** Begin RECORDS SHOWN **

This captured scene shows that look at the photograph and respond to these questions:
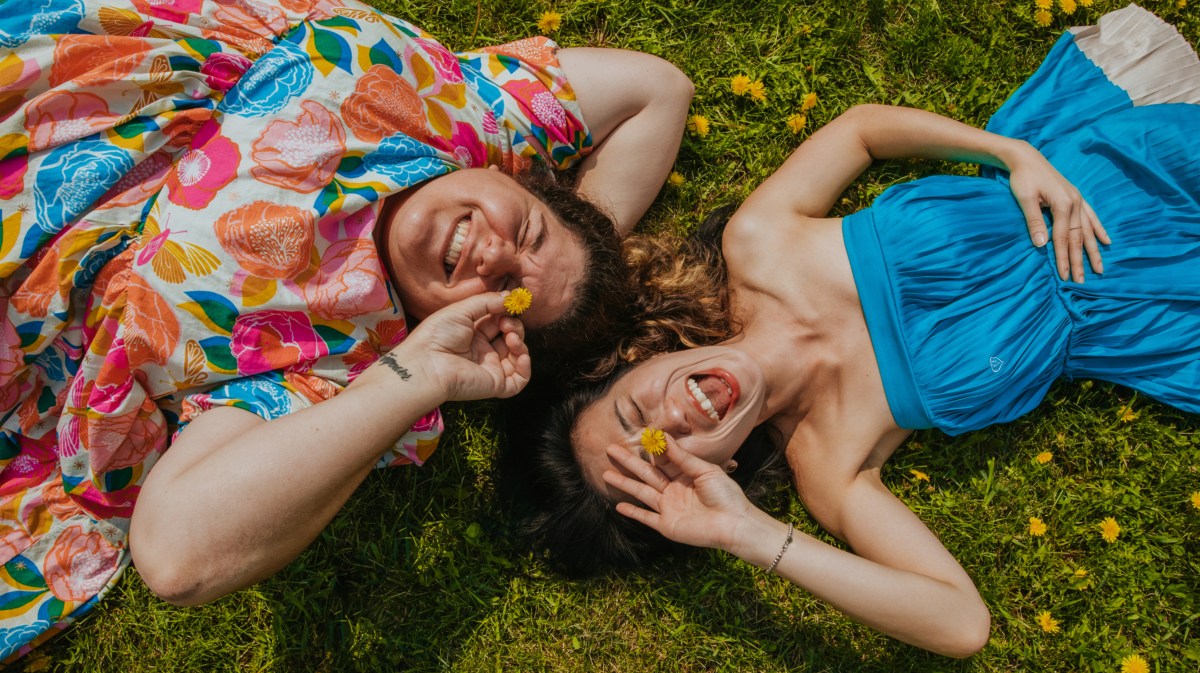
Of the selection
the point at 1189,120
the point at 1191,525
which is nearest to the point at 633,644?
the point at 1191,525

** End RECORDS SHOWN **

STATED EXERCISE: Reproduce every line of the entry above word for word, but leave out the picture.

TASK ANSWER:
This captured scene shows that look at the photograph and respond to these questions:
Of the selection
the point at 1189,120
the point at 1191,525
which is nearest to the point at 633,644?
the point at 1191,525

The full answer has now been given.